>> BEGIN Recorded data

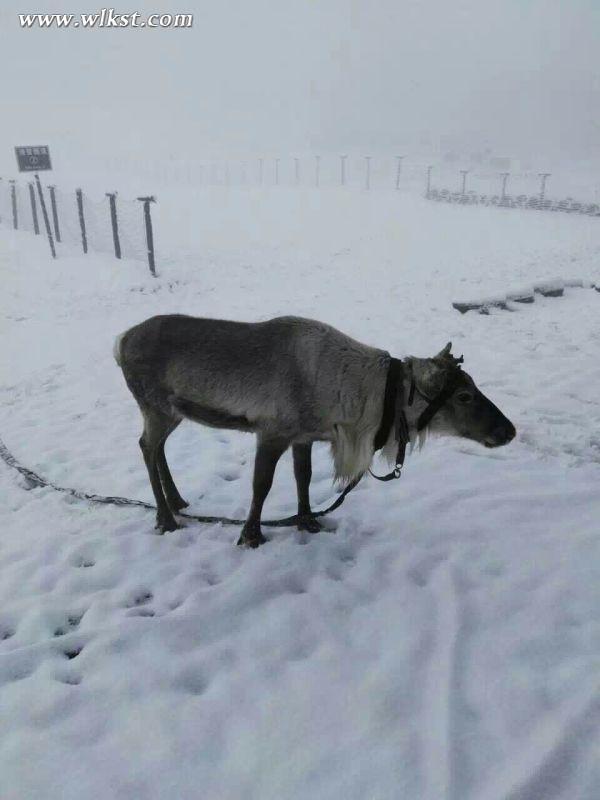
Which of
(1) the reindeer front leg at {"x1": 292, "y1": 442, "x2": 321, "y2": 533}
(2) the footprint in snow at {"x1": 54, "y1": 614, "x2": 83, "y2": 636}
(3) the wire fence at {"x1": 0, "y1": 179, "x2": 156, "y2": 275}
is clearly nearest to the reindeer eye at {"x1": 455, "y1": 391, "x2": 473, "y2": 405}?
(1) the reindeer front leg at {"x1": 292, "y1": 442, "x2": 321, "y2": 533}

>> END Recorded data

■ Aim of the exercise
Reproduce the data above character for character, leaving out the pictures.

■ Response below
Which of
(1) the reindeer front leg at {"x1": 292, "y1": 442, "x2": 321, "y2": 533}
(2) the footprint in snow at {"x1": 54, "y1": 614, "x2": 83, "y2": 636}
(3) the wire fence at {"x1": 0, "y1": 179, "x2": 156, "y2": 275}
is clearly nearest to the reindeer eye at {"x1": 455, "y1": 391, "x2": 473, "y2": 405}?
(1) the reindeer front leg at {"x1": 292, "y1": 442, "x2": 321, "y2": 533}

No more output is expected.